$\newcommand{\Cof}{\text{cof}}$ Let $d>2$. Let $f \in W^{1,p}(\Omega,\mathbb{R}^d)$ where $\Omega$ is an open subset of $\mathbb{R}^d$. Let $2 \le k \le d-1$ be fixed.
Suppose that $\det df>0$ a.e. and that $\bigwedge^k df$ is smooth. Is $f$ smooth?
Partial answer: If $k,d$ are not both even and $\bigwedge^k df \in \text{GL}(\bigwedge^{k}\mathbb{R}^d)$, the answer is positive. (see details below).
I am not sure the answer remains positive when $k,d$ are both even, since in that case, $\bigwedge^k A=\bigwedge^k (-A)$ and both $A,-A \in \text{GL}^+(\mathbb{R}^d)$. Thus the minors cannot distinguish beween a map and its negative, so theoretically $df$ could "switch" between "something" and its negative, thus violating smoothness.
It would be interesting to find a concrete counter example for smoothness in this case. The smallest dimensions are $d=4,k=2$. Every possible counter-example must have non-continuous weak derivatives.
When $k,d$ are not both even, $\bigwedge^k df$ uniquely determines $df$ (assuming $\det df>0$). That is, if $A,B \in \text{GL}^+(\mathbb{R}^d)$ and $\bigwedge^k A=\bigwedge^k B$, then $A=B$. Indeed, write $S=AB^{-1}$. Then we have $\bigwedge^k S=\text{Id}_{\bigwedge^k \mathbb{R}^d}$. This implies, any $k$-dimensional subspace of $\mathbb{R}^d$ is $S$-invariant, hence $S$ is a multiple of the identity, i.e. $S=\lambda \text{Id}$, which then forces $\lambda^k=1$, so $\lambda=\pm 1$. If $k$ is odd, then $\lambda=1$, and $S=\text{Id}$. If $d$ is odd, then the requirement $S \in \text{GL}^+(\mathbb{R}^n)$ forces $\lambda^d=\det S >0$, so again $S=\text{Id}$.

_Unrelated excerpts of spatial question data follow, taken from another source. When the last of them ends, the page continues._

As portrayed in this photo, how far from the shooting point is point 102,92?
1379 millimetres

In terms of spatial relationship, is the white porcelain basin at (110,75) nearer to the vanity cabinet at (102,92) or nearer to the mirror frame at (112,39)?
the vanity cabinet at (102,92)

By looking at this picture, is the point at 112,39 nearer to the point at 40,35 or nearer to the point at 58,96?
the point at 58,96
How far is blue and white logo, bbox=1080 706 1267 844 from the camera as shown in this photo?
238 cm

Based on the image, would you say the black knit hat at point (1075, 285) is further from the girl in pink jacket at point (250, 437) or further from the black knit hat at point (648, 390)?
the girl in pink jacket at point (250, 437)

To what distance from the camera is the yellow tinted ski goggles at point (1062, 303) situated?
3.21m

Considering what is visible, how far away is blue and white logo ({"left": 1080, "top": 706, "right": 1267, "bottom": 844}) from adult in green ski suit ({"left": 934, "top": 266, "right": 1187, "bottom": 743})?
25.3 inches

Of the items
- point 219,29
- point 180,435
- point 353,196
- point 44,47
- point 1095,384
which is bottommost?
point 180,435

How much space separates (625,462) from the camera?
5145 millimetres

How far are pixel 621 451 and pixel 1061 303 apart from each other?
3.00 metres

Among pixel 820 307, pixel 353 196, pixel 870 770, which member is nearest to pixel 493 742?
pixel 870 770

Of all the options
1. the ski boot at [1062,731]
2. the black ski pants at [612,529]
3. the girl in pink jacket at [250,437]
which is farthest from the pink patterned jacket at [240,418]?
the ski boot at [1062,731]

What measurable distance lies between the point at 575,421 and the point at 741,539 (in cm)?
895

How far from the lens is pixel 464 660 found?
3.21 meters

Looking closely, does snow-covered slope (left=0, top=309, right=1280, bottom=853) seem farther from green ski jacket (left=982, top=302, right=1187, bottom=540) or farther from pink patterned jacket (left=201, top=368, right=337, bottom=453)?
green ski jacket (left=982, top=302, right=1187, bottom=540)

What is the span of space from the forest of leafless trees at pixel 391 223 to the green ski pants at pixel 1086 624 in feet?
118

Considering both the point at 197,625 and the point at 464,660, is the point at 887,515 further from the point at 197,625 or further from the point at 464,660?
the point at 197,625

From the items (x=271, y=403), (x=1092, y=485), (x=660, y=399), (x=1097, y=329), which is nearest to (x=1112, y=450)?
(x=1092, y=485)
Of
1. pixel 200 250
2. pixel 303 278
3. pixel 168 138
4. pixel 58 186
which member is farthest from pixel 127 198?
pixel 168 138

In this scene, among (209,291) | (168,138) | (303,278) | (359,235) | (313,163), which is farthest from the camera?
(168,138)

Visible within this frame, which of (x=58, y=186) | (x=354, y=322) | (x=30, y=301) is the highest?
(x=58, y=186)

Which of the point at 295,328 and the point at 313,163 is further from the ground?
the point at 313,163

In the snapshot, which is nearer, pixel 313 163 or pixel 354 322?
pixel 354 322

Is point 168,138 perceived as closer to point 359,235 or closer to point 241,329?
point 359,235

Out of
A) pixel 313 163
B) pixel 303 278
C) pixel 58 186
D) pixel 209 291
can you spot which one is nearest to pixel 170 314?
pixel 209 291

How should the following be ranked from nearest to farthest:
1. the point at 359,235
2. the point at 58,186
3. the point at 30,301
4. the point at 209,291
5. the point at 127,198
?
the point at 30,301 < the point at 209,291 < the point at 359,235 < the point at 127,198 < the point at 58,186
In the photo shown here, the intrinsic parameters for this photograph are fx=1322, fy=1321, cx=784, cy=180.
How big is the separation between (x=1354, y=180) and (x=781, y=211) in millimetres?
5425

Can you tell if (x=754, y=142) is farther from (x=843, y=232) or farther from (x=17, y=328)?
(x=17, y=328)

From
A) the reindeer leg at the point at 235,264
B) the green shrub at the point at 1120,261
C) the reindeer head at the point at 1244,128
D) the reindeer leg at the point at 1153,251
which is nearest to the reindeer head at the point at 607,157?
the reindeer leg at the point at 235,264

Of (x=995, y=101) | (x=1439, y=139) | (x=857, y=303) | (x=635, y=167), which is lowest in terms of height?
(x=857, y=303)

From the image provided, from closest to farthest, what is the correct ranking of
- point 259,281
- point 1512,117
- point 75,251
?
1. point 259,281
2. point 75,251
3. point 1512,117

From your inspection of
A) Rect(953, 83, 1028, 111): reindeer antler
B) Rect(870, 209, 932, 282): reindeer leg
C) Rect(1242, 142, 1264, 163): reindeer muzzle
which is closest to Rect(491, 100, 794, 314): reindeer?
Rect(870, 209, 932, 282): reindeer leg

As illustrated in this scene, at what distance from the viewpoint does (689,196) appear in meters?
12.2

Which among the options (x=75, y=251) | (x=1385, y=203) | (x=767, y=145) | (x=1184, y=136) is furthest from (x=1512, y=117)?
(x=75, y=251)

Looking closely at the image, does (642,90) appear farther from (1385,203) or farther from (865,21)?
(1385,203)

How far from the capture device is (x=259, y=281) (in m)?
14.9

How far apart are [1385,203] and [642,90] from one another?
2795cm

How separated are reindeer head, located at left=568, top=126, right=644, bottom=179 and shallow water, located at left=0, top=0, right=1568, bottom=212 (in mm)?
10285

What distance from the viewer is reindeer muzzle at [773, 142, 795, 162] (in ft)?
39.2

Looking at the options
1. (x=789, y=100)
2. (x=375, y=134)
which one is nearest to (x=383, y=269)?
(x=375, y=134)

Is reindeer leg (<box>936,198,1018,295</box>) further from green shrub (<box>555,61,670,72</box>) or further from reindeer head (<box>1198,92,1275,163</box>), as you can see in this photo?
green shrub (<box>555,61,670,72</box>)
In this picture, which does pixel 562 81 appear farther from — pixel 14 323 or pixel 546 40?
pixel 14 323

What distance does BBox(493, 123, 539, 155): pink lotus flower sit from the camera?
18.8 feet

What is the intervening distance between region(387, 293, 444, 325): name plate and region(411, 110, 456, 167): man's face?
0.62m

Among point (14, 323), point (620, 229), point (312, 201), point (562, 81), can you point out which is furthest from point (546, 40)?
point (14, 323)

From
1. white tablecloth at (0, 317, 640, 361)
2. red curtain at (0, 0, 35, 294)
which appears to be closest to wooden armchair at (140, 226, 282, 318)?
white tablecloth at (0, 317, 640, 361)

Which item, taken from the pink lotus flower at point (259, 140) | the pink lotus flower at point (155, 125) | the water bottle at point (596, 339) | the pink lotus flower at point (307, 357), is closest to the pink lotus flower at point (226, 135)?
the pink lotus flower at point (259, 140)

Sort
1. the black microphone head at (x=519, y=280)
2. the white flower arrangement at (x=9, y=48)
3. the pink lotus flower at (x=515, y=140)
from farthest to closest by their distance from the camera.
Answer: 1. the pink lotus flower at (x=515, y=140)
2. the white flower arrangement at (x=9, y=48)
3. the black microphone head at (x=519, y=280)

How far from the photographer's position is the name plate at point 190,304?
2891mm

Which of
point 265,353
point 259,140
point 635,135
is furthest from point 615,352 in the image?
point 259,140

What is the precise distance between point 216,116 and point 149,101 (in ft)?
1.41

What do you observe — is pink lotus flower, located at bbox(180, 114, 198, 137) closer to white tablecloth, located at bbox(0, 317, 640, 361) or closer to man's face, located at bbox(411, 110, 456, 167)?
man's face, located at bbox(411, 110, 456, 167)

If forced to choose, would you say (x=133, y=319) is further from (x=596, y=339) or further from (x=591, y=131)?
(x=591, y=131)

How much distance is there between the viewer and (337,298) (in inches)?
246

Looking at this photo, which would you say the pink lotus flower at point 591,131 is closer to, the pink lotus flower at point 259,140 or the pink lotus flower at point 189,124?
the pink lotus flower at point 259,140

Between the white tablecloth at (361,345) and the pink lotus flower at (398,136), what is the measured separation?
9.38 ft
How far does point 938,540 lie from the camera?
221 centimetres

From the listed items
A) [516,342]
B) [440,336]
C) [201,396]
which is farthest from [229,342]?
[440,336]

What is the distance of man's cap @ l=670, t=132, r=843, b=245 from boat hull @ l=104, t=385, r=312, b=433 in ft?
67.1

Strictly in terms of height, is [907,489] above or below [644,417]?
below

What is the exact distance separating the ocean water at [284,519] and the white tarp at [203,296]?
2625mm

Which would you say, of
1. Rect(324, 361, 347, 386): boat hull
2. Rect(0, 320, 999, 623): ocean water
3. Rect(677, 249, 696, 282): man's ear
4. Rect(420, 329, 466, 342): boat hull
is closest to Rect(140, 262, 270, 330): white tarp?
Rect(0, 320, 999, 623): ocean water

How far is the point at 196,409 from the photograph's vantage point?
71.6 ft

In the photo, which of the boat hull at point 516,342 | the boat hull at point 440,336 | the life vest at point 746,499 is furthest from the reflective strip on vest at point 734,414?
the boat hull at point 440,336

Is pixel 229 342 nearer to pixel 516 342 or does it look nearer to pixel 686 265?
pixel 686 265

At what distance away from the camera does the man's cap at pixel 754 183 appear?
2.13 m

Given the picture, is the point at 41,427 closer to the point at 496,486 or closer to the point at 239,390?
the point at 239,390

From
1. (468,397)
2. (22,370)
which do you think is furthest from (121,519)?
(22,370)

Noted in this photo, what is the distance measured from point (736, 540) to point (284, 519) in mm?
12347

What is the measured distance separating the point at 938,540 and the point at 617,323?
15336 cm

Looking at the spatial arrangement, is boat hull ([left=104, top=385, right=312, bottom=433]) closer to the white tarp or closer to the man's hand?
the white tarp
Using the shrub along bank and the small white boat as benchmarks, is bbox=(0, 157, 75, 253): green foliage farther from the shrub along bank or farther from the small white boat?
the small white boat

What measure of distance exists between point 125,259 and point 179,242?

We showed that the map $\psi: A \to \bigwedge^k A$ is a smooth injective homomorphism of Lie groups $\text{GL}^+(V) \to \text{GL}(\bigwedge^{k}V)$. Set $ S=\text{Image} (\psi)$. Since $S$ is an embedded submanifold, $\psi:\text{GL}^+(V) \to S$ is a diffeomorphism. Now composing $x \to \bigwedge^k df_x$ with the smooth inverse of $\psi$ finishes the job.
Some more details are provided in my answer below.